Cracking smuggling networks

In November last year, prosecutors in Traunstein also brought a case against four smugglers who they believe to have been part of the Al-Sarawi network of smugglers, bringing migrants from Syria to Germany.

One of the leading members of the group was sentenced to 12 years in prison. Two of the people who worked for this man, who was born in Syria but had been living in northern Germany, were also sentenced to years-long prison sentences.

Similar to the other cases, this group was also judged to have put migrants in mortal danger during their smuggling operations. In fact, in one of the smuggling operations, there were fatalities.

According to prosecutors, one of the heads of the gang had also attempted to take out a contract to kill his ex-wife and her current partner, as well as his father-in-law in Syria, although he was arrested before these could be carried out.
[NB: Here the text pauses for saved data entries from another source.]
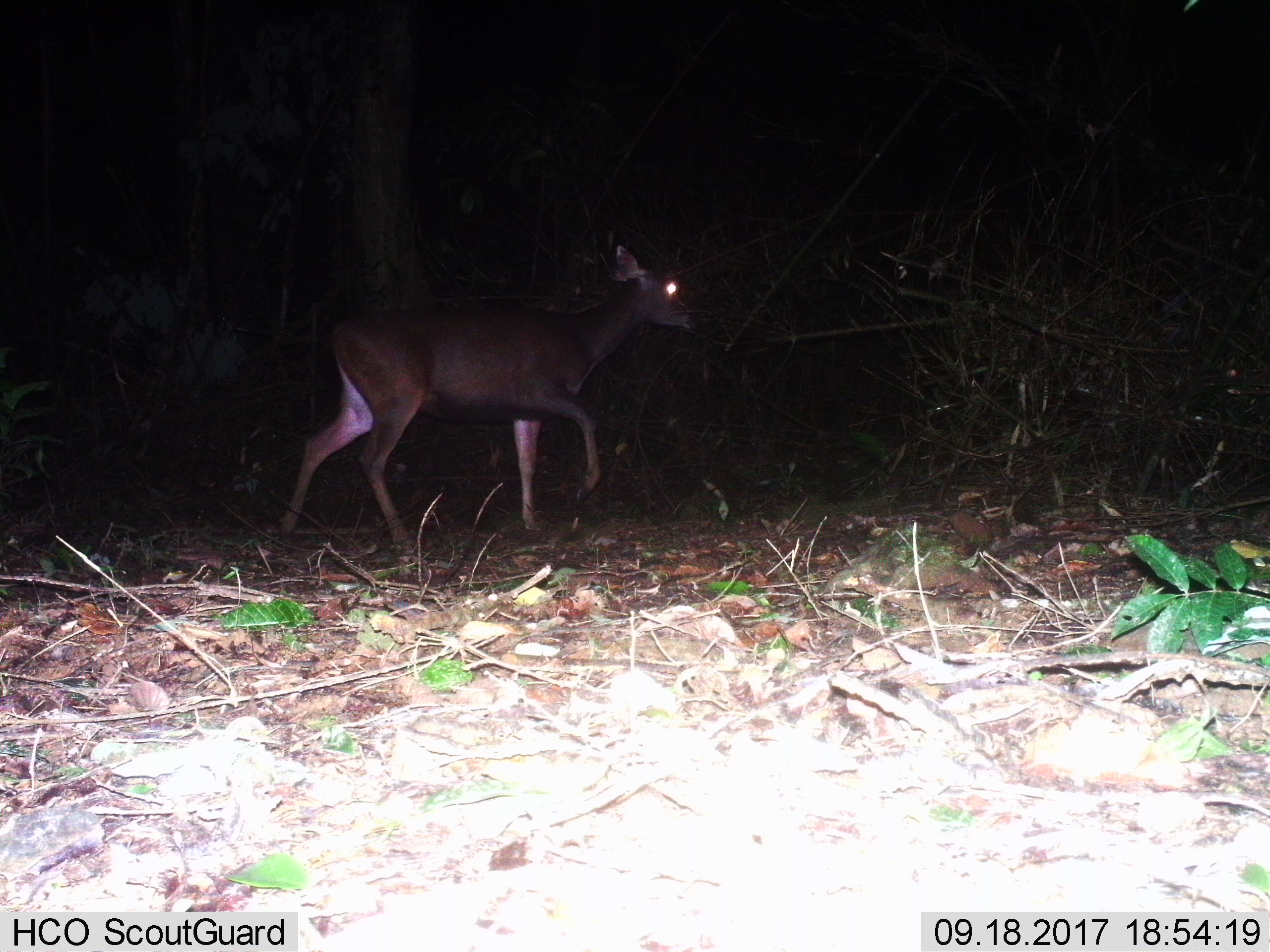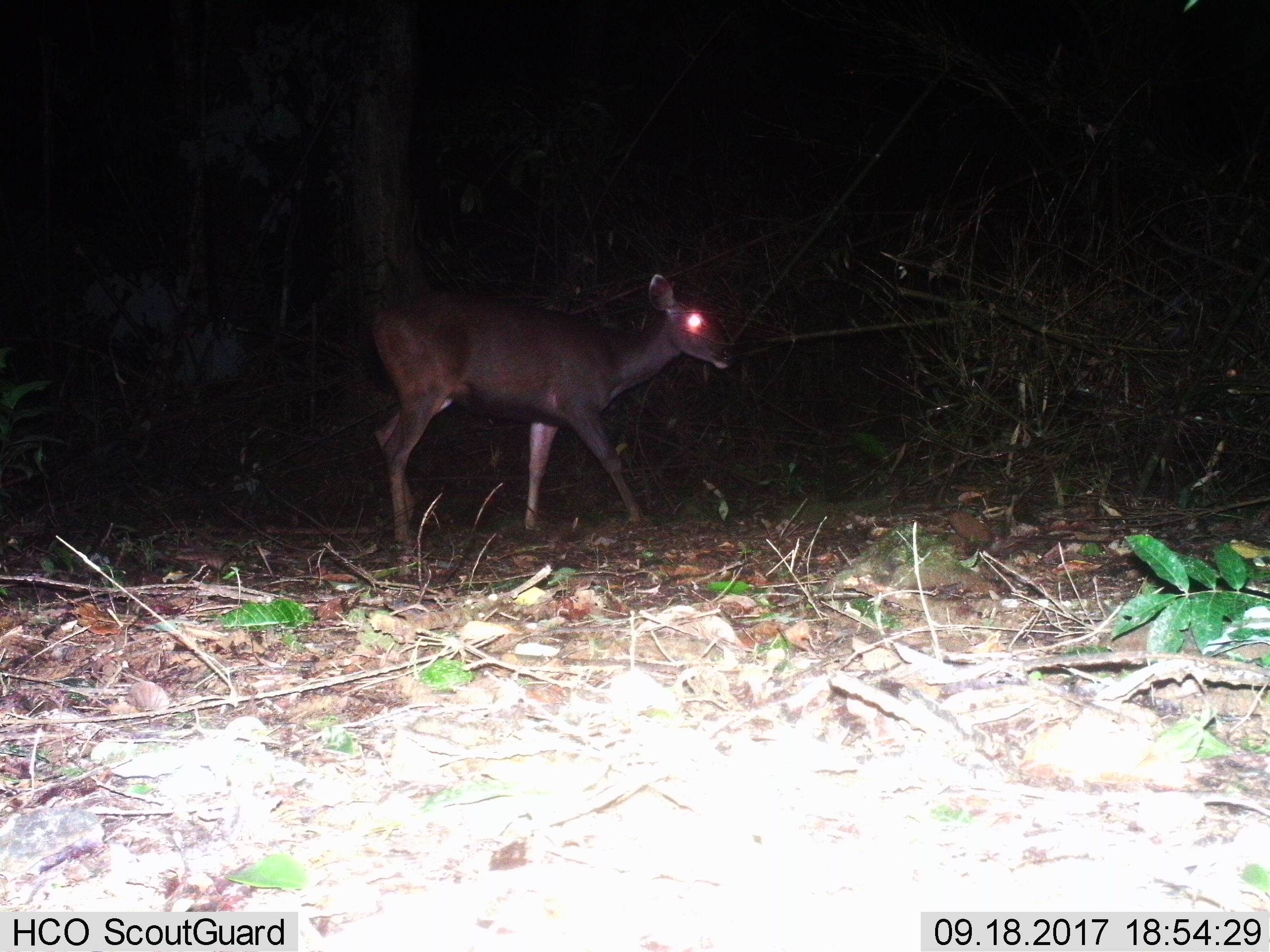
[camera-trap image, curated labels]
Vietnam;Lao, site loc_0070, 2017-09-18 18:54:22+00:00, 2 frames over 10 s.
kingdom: Animalia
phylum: Chordata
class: Mammalia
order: Artiodactyla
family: Cervidae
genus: Rusa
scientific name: Rusa unicolor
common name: sambar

Investigators in that case believe that the Al-Sarawi Network is responsible for smuggling a large part of the Syrians who traveled the Balkan route towards Western Europe, reported the Süddeutsche Zeitung.

In one of the smuggling operations, on the border between Belarus and Latvia, two sisters reportedly died. One died in a Latvian clinic and the other after being pushed back from Latvia in a forest in Belarus, according to Süddeutsche Zeitung. However, only one of the deaths was used in the case against the smuggler.

The gang is said to have earned several thousand euros per person to smuggle them from Syria to Europe.